11.02.2012, 09:34 Uhr
Zu einer wahren Hügellandschaft hat der eisige Wind die Eisschollen an der Ostseeküste von Rügen aufgetürmt. (Quelle: dpa)
Die Barriere, die die deutsche Küste von der Ostsee trennt, hat durch wochenlang klirrende Kälte und eisigen Wind mancherorts inzwischen enorme Ausmaße angenommen: Bis zu acht Meter hoch türmen sich die Eisberge - Eisschollenberge, sollte man besser sagen. Dennoch ist es den Eisbrechern gestern gelungen, die seit Donnerstag geschlossene Eisbarriere am Ausgang des Greifswalder Boddens vor der vorpommerschen Küste zu durchbrechen.

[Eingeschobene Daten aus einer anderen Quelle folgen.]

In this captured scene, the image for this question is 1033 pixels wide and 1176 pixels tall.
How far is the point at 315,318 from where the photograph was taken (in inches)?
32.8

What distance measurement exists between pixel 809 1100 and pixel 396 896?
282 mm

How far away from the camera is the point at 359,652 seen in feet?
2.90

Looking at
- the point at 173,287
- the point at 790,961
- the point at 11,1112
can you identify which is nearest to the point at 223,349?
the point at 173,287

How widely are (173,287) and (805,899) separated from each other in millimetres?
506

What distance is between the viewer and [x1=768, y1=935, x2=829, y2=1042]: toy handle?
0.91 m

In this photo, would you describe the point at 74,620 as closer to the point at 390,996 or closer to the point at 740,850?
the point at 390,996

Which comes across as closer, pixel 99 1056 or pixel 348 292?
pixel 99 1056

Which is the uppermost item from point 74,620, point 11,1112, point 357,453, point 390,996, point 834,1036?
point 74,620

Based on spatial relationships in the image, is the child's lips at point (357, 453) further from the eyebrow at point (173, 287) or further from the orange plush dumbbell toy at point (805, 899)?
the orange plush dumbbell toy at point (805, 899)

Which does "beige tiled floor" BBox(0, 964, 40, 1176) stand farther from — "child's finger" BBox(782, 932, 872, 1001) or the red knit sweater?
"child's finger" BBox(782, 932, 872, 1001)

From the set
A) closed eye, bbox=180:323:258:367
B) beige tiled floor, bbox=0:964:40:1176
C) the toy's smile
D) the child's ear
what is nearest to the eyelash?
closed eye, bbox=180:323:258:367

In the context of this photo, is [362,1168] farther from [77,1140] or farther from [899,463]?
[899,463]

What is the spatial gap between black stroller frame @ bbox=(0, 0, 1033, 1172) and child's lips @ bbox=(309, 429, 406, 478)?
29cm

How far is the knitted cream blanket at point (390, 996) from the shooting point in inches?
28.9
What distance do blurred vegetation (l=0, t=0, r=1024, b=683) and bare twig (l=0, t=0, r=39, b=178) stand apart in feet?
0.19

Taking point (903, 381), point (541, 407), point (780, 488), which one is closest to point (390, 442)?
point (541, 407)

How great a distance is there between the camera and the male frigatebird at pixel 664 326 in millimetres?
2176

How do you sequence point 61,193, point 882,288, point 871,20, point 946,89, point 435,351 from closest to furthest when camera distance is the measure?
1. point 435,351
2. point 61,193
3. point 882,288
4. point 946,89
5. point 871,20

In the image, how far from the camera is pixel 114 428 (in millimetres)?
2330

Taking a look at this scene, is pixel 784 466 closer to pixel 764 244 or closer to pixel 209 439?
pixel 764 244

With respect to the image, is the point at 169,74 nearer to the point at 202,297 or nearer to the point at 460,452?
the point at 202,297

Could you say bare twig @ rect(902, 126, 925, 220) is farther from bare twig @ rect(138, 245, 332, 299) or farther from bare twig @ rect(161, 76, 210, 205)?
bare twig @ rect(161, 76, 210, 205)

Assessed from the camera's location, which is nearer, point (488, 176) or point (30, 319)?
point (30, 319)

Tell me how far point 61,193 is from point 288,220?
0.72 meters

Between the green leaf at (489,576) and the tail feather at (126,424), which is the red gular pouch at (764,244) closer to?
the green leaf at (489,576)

Und das, obwohl einer der Eisbrecher, die "Ranzow", derzeit mit Maschinenschaden im Hafen von Stralsund (Mecklenburg-Vorpommern) liegt. Aber das Schwesternschiff "Görmitz" schaffte es am Freitag zwei Frachtern den Weg durch das vom Wind aufgetürmte Eis zu bahnen. Das teilte stolz das Wasser- und Schifffahrtsamt (WSA) in Stralsund mit.
"Wir haben uns stundenlang durch mehr als 20 Zentimeter starkes Eis geboxt", erklärte "Görmitz"-Kapitän Horst Behrens. Am Boddenausgang im sogenannten Landtief östlich von Rügen habe der Sturm fünf bis acht Meter hohe Eisberge auf die flacheren Küstengebiete aufgeschoben. An den Stränden, zum Beispiel bei Thiessow, kletterten bereits mehrere Touristen über die vereiste Meereslandschaft.
Das Spezialschiff eskortierte den norwegischen Frachter "Lisbeth", der in Wolgast Holz geladen hatte und den dänischen Hafen Randers anlaufen wollte. In dessen aufgebrochenem Kielwasser steuerte zudem das unter Gibraltar-Flagge fahrende Frachtschiff "Baltic Sailor", das Futtermittel aus Wolgast nach Emden liefert.
Bereits am frühen Morgen hatte der mit 5000 PS stärkste ostdeutsche Eisbrecher "Arkona" den Durchbruch in die eisfreie Ostsee geschafft. Nach Angaben von WSA-Leiter Holger Brydda hatte das Mehrzweckschiff vor der Insel Usedom eine völlig vereiste Messtonne des Instituts für Ostseeforschung geborgen, um sie anschließend nach Sassnitz zu bringen.
Allerdings lagen am Freitag trotzdem immer noch mindestens sechs Frachter in den zugefrorenen Häfen Stralsund, Greifswald-Ladebow, Vierow und Lubmin fest. Vor Sassnitz wartete zudem ein niederländischer Frachter auf seine Lotsenfahrt nach Wolgast. Nach Angaben des Bundesamtes für Seeschifffahrt und Hydrographie (BSH) wird das Eis in den nächsten Tagen in den Küstenbereichen weiter zunehmen. Für Sonntag wird eine Eisdrift in östliche Richtung erwartet, was die Eisbildung unterbrechen dürfte.